Gelet op het vorenoverwogene is de in geschil zijnde douaneschuld door verjaring teniet gegaan.
Slotsom
6.9.
De slotsom is dat het hoger beroep ongegrond is. De uitspraak van de rechtbank dient te worden bevestigd.
7. Kosten
Het Hof acht termen aanwezig voor een kostenveroordeling in hoger beroep op de voet van artikel 8:75 van de Algemene wet bestuursrecht. De voor vergoeding in aanmerking komende kosten zijn opgenomen in artikel 1 van het Besluit proceskosten bestuursrecht (het Besluit).
Voor het onderhavige geval zijn dat de in onderdeel a vermelde kosten van door een derde beroepsmatig verleende rechtsbijstand. Ingevolge artikel 2, eerste lid, aanhef en onderdeel a, van het Besluit stelt het Hof het bedrag van deze kosten overeenkomstig het in de bijlage bij het Besluit opgenomen tarief op: 2 (verweerschrift en verschijnen ter zitting) x € 501 x 1,5 (wegingsfactor) = € 1.503.
8. Beslissing
Het Hof:
- bevestigt de uitspraak van de rechtbank;
- veroordeelt de inspecteur in de proceskosten in hoger beroep van belanghebbende tot een bedrag van € 1.503; en
- bepaalt dat van de inspecteur een griffierecht wordt geheven van € 501.
Aldus gedaan door mrs. B.A. van Brummelen, voorzitter van de douanekamer, C.J. Hummel en A. Bijlsma, leden van de douanekamer, in tegenwoordigheid van mr. G.H.G. Otten als griffier. De beslissing is op 27 februari 2018 in het openbaar uitgesproken.
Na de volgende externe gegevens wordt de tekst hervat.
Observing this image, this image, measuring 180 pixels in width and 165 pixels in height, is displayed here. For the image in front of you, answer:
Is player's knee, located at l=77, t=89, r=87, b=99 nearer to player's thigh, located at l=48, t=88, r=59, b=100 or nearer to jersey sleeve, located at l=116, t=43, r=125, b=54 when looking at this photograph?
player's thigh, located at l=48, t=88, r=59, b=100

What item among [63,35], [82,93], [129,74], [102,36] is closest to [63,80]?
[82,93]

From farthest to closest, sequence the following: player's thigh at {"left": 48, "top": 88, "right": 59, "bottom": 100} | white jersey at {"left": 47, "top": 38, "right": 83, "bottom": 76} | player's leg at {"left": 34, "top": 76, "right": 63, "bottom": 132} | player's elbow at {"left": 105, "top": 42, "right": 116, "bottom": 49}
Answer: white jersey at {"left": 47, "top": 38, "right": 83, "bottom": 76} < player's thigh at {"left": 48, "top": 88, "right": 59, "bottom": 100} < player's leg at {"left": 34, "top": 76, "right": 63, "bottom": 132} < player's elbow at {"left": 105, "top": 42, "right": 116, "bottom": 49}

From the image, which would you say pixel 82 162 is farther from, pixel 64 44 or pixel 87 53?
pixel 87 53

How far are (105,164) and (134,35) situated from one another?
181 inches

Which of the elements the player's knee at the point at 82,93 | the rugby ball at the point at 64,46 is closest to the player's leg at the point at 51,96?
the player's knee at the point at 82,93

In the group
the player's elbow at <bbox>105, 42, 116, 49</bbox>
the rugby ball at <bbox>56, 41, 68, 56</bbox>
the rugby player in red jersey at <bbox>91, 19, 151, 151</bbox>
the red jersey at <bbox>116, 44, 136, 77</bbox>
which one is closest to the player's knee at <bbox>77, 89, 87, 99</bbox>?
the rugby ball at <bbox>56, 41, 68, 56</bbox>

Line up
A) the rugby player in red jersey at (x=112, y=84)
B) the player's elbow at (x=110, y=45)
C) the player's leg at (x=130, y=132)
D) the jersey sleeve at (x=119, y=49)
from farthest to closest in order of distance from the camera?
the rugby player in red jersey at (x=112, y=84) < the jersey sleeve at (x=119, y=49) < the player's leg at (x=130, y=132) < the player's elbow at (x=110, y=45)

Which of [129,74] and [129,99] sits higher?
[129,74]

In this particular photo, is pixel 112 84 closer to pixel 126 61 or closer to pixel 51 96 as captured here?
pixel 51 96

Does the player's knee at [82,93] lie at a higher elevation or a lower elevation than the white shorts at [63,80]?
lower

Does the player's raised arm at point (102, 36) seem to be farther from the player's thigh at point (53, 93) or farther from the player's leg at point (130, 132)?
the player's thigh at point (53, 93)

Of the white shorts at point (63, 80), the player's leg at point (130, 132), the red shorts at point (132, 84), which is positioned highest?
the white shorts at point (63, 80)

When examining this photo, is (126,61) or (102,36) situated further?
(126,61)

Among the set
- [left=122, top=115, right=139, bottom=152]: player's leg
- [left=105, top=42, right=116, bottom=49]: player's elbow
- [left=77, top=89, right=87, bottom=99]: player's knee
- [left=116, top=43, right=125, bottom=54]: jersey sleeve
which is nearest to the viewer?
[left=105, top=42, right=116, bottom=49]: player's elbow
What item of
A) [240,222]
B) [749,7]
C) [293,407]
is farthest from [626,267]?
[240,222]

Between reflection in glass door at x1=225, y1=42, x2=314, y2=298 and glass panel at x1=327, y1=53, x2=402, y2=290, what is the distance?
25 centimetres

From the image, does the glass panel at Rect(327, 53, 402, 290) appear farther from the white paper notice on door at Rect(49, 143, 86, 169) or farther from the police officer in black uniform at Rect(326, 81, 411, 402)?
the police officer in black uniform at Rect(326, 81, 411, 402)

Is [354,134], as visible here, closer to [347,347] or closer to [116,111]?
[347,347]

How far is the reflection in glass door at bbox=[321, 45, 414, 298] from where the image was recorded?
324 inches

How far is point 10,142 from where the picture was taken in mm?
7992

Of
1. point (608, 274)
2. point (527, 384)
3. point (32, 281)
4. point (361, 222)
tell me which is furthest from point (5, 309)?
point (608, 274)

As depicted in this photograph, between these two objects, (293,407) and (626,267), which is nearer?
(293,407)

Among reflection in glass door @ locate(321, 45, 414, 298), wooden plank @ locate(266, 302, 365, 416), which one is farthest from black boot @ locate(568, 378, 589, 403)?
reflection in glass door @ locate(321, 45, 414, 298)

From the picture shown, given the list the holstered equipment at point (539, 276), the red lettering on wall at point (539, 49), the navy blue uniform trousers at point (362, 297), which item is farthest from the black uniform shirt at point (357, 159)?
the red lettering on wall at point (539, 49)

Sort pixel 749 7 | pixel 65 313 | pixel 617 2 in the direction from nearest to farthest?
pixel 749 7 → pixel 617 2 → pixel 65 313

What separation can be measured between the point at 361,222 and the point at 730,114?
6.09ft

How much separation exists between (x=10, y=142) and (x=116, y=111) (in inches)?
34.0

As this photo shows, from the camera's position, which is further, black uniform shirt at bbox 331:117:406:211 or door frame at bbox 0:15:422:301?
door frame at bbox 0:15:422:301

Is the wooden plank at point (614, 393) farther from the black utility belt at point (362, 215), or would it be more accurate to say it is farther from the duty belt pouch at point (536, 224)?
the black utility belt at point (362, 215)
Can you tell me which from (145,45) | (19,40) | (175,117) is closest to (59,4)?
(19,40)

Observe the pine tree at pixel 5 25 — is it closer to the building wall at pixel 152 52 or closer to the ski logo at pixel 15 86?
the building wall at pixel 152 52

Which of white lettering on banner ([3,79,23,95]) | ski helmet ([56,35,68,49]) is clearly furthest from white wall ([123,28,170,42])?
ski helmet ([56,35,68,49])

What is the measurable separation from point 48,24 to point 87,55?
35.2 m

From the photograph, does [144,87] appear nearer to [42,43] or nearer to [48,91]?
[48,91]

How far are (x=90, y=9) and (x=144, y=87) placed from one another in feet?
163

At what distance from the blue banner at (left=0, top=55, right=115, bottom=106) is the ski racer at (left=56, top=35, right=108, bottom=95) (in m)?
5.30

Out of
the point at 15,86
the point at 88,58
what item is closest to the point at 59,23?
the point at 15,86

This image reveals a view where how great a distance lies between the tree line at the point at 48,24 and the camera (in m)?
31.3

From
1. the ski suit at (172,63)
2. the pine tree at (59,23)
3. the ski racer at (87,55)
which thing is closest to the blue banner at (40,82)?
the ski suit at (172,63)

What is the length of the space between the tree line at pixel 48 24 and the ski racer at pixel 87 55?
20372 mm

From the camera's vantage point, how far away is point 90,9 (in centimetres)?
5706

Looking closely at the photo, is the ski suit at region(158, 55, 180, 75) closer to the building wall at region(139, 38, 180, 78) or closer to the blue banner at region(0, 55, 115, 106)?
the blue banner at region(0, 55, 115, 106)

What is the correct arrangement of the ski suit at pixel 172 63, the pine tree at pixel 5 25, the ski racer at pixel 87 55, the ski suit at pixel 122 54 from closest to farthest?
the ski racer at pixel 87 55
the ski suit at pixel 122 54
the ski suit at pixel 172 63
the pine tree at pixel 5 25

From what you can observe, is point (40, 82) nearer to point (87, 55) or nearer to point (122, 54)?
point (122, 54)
Tegen deze uitspraak kan binnen zes weken na de verzenddatum beroep in cassatie worden ingesteld bij de Hoge Raad der Nederlanden (belastingkamer), Postbus 20303, 2500 EH Den Haag. Daarbij moet het volgende in acht worden genomen:
1. bij het beroepschrift wordt een afschrift van deze uitspraak overgelegd.
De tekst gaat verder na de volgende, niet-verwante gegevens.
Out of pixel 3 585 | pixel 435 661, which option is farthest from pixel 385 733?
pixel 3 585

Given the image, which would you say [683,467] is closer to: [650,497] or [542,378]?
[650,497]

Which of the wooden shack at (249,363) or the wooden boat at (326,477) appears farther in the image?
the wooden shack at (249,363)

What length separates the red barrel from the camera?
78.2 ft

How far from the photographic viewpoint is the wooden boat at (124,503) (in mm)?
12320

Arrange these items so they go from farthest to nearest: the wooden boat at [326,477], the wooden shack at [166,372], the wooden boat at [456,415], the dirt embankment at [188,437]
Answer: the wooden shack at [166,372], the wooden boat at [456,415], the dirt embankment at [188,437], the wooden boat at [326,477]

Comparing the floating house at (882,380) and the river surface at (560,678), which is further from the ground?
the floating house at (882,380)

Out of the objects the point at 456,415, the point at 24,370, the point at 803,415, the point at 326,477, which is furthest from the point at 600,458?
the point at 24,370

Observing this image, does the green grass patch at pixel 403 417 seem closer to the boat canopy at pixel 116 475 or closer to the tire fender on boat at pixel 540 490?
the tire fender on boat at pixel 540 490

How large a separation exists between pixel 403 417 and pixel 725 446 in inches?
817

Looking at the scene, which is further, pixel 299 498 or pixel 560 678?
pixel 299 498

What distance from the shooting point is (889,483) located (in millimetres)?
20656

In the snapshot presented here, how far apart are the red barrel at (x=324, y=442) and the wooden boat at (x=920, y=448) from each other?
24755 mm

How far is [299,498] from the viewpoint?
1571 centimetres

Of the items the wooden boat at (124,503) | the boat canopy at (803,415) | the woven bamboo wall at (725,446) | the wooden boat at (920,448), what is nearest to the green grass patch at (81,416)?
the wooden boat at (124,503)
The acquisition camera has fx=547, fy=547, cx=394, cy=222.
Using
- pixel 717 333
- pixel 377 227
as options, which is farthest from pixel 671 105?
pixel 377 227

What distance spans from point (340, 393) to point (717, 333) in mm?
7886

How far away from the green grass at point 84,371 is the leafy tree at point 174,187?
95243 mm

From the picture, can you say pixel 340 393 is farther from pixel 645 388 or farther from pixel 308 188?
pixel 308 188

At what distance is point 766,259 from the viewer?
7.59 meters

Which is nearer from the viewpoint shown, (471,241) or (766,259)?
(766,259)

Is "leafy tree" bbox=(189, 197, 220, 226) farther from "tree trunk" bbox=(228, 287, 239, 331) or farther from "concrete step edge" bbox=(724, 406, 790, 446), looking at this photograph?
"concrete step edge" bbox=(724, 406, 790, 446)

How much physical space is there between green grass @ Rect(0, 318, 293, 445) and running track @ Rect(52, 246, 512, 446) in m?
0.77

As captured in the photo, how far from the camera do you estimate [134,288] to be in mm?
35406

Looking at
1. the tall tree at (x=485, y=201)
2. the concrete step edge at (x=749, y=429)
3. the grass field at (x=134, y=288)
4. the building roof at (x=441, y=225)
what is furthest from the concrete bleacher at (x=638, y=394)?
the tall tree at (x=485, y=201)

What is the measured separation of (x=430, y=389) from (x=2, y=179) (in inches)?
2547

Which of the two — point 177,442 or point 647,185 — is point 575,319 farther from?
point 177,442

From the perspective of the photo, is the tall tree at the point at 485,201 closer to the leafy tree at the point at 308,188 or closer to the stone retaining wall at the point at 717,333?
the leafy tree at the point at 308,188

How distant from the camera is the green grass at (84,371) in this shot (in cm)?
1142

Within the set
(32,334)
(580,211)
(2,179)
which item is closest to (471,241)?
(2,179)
2. het beroepschrift moet ondertekend zijn en ten minste het volgende vermelden:
a. de naam en het adres van de indiener;
b. een dagtekening;
c. een omschrijving van de uitspraak waartegen het beroep in cassatie is gericht;
d. de gronden van het beroep in cassatie.
Voor het instellen van beroep in cassatie is griffierecht verschuldigd. Na het instellen van beroep in cassatie ontvangt de indiener een nota griffierecht van de griffier van de Hoge Raad.
In het cassatieberoepschrift kan de Hoge Raad verzocht worden om de wederpartij te veroordelen in de proceskosten.